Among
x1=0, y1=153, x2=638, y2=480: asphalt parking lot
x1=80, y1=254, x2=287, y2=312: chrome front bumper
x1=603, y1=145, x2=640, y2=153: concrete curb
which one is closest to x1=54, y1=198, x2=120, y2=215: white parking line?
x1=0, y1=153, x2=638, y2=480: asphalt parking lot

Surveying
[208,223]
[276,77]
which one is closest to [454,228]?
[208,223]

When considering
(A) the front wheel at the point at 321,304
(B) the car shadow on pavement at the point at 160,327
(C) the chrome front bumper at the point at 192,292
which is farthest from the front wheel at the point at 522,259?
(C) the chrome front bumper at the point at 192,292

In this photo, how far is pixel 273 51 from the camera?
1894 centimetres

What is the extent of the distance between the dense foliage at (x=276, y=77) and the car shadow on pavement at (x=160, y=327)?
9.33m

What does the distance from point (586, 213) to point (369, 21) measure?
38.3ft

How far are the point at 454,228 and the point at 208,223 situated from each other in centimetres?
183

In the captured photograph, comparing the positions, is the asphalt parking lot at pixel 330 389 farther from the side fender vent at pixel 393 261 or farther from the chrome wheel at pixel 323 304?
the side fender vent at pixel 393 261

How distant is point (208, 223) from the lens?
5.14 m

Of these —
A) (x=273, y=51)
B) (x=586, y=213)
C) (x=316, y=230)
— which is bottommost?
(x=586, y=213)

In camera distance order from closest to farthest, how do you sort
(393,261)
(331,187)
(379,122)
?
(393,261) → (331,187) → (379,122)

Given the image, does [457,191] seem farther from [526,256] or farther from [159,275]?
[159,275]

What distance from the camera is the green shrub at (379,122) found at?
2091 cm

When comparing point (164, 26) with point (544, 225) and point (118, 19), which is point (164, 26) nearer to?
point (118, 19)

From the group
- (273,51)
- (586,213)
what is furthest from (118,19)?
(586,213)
+++
◆ **Problem requirements**: Please reproduce the records from the line containing "How distant is" through the end of the records, both ends included. Shift every number in the answers up by 146, coordinates and distances alike, and leave everything else unchanged.

◆ **Answer to this exercise**:
How distant is point (208, 223) from the lens?
151.14 m

Of these —
A) (x=273, y=51)
B) (x=586, y=213)
C) (x=316, y=230)
— which is bottommost?
(x=732, y=359)

In camera distance order from closest to farthest, how do you sort
(393,261)
(331,187)
(379,122)
?
(539,407) → (477,333) → (525,268)

Given the image, does [457,191] seem farther from [526,256] or farther from [159,275]?
[305,421]

What distance from the camera is the green shrub at (379,122) found at?
2237 cm

When comparing point (164, 26) with point (544, 225) and point (118, 19), which is point (164, 26) nearer to?
point (264, 165)

From the group
- (273,51)
- (586,213)
what is furthest from (118,19)?
(732,359)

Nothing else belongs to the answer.